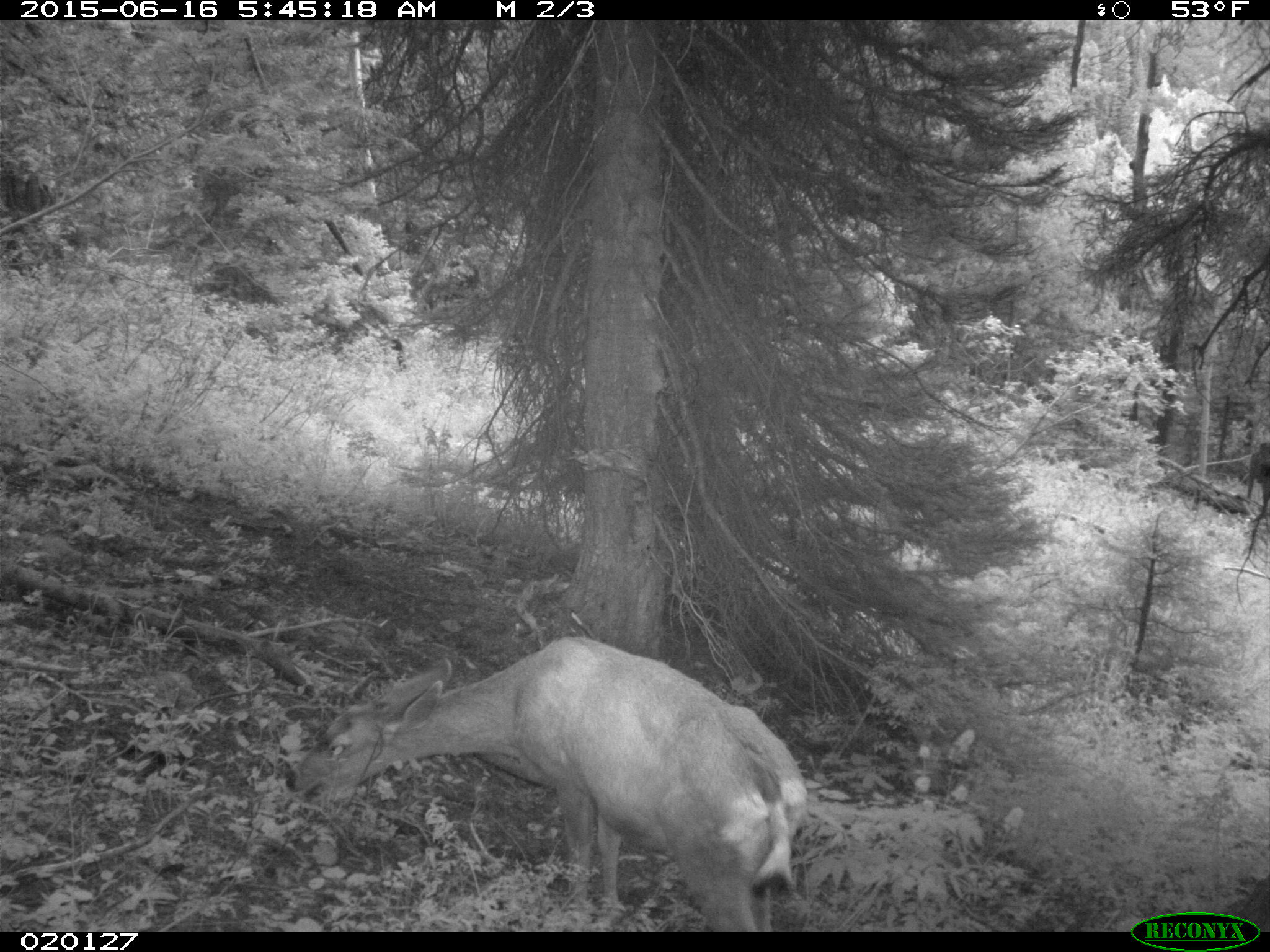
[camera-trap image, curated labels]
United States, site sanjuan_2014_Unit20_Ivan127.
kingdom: Animalia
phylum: Chordata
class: Mammalia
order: Artiodactyla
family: Cervidae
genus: Odocoileus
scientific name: Odocoileus hemionus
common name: mule deer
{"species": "Odocoileus hemionus (mule deer)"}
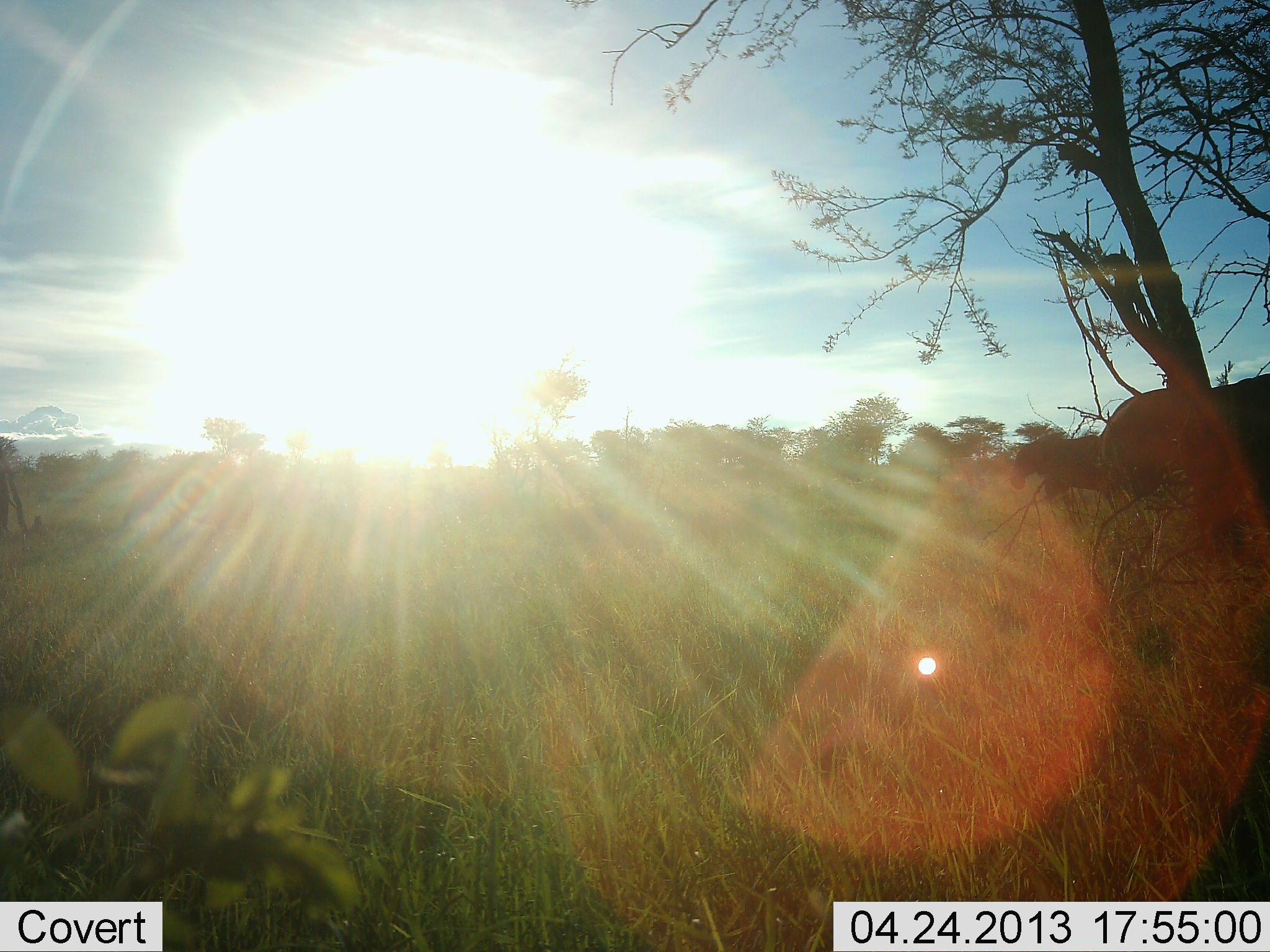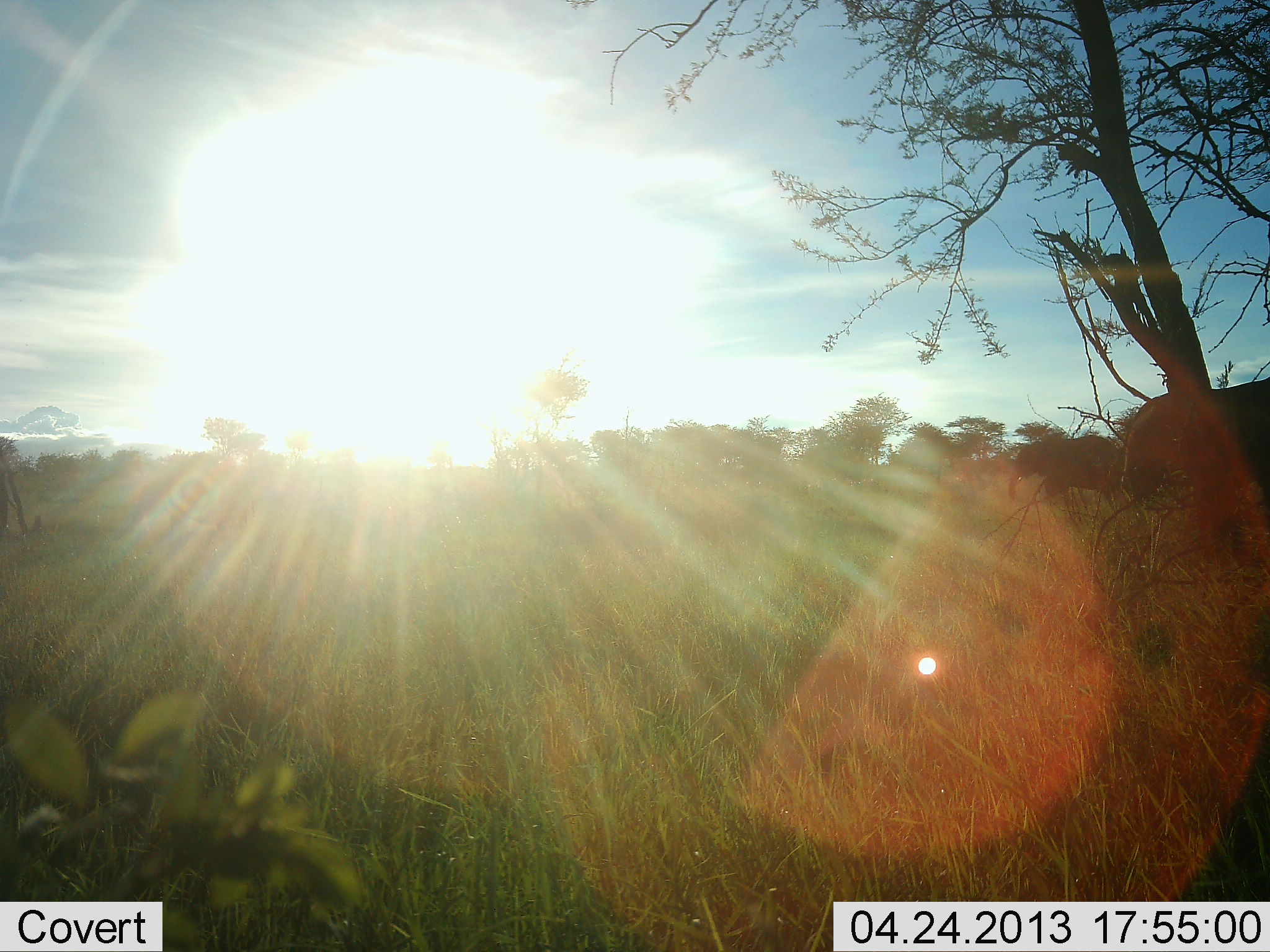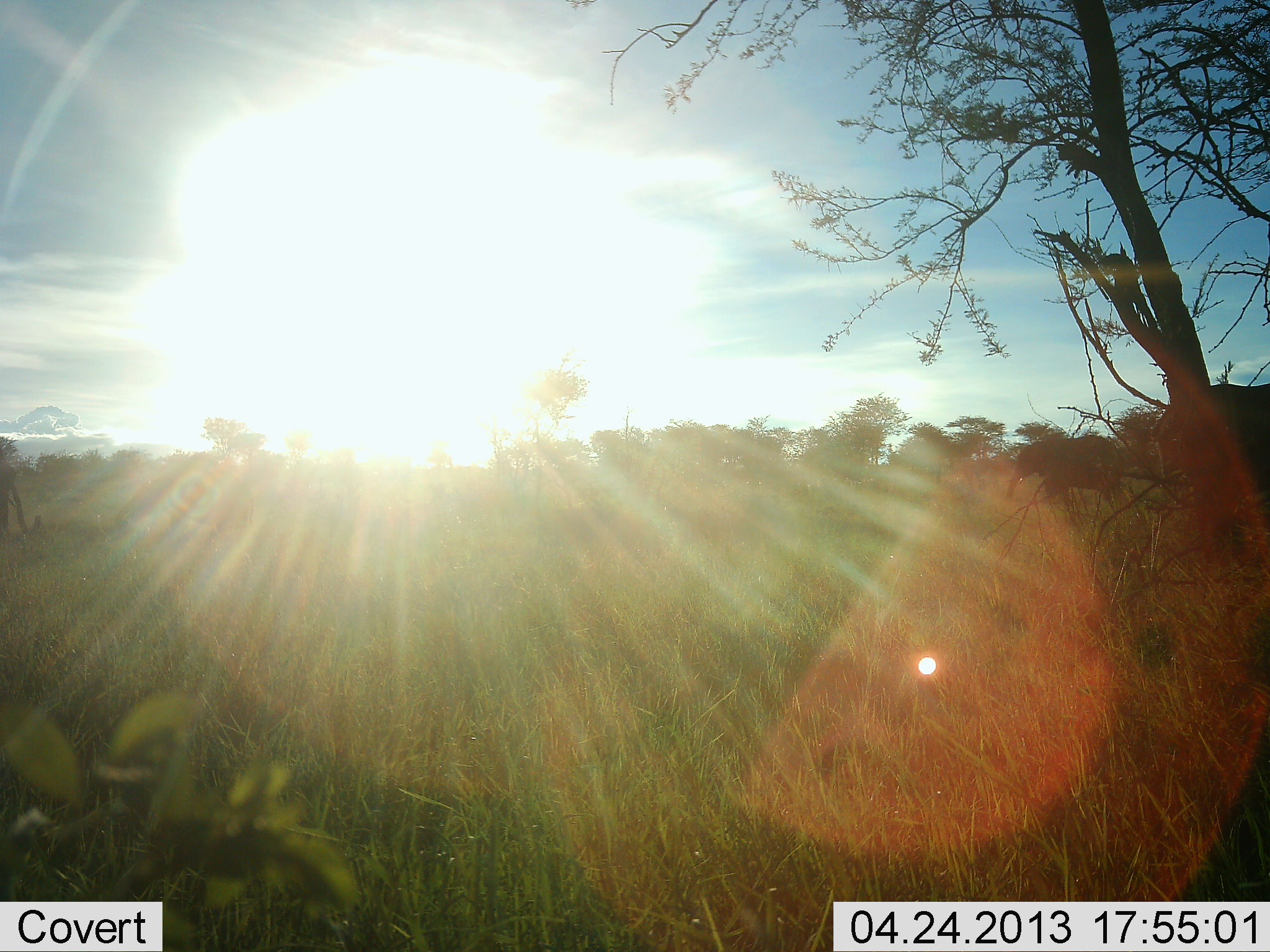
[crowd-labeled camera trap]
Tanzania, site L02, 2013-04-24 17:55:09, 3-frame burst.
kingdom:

----------

» **Problem statement**:
Your copy should consist only of the lines from the one containing "kingdom: Animalia" through the last line of the entries above, reproduced exactly, without pictures.

» **Solved exercise**:
kingdom: Animalia
phylum: Chordata
class: Mammalia
order: Artiodactyla
family: Cervidae
genus: Odocoileus
scientific name: Odocoileus hemionus
common name: mule deer
{"species": "Odocoileus hemionus (mule deer)"}
[crowd-labeled camera trap]
Tanzania, site L02, 2013-04-24 17:55:09, 3-frame burst.
kingdom:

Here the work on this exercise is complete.